Le pétrole : un facteur clé pour l’économie mondiale

La question du prix du pétrole reste cruciale pour l’économie mondiale. Si le prix du baril reste au-dessus de 100 dollars pendant plusieurs mois, avec une hausse du gaz de 50 % par rapport à avant le conflit, les prévisions économiques sont préoccupantes. En particulier, la croissance de la zone euro pourrait être réduite de 1 % et l’inflation pourrait augmenter de 3 % dans un tel scénario, selon les prévisions d’UBS. Une hausse des prix de cette ampleur forcerait la Banque centrale européenne (BCE) à réagir, probablement en augmentant ses taux d’intérêt afin d’éviter une récession économique.

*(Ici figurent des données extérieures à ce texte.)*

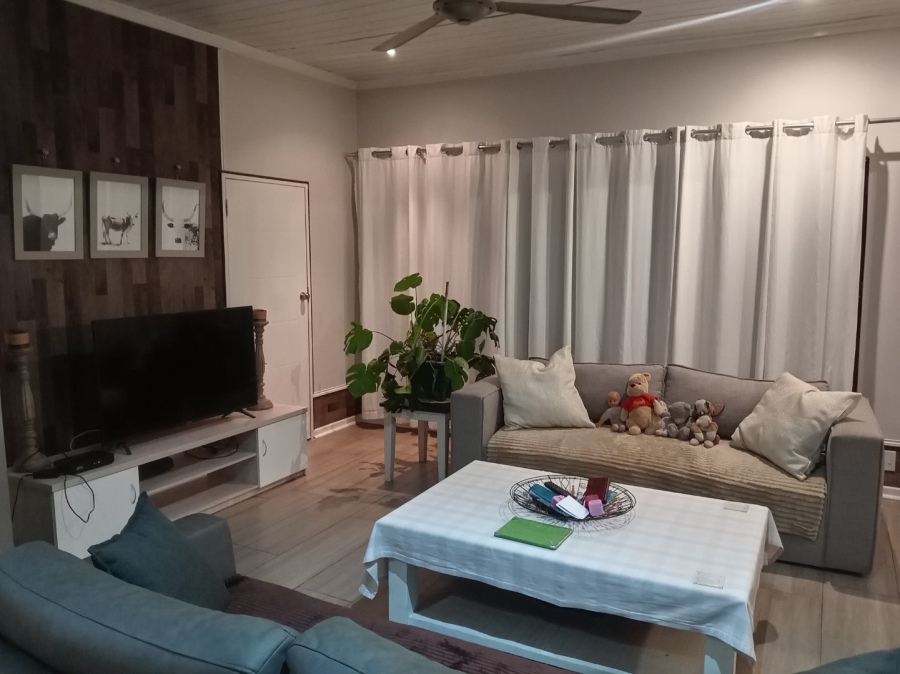 4 Bedroom Property for Sale in Riamar Park Gauteng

Certains économistes, comme ceux d’Oxford Economics, estiment que si les prix du pétrole atteignent en moyenne 140 dollars le baril pendant deux mois, cela pourrait entraîner une légère récession dans certaines parties de l’économie mondiale. Si la guerre perdure, les économistes préviennent qu’il y a un risque d’erreur dans la politique économique, en particulier dans les décisions des banques centrales. Gilles Moëc souligne que l’une des erreurs possibles serait une hausse trop rapide des taux d’intérêt par la BCE, ce qui pourrait aggraver la situation économique.

Ainsi, la guerre en Iran a déjà des conséquences importantes sur l’économie mondiale, avec des effets particulièrement marqués sur les prix de l’énergie et des produits de base. L’incertitude géopolitique, l’impact sur les chaînes d’approvisionnement et la gestion de la politique économique par les banques centrales seront des éléments clés à surveiller au cours de l’année 2026. Toutefois, pour l’heure la question de récession économique mondiale n’est pas encore d’actualité.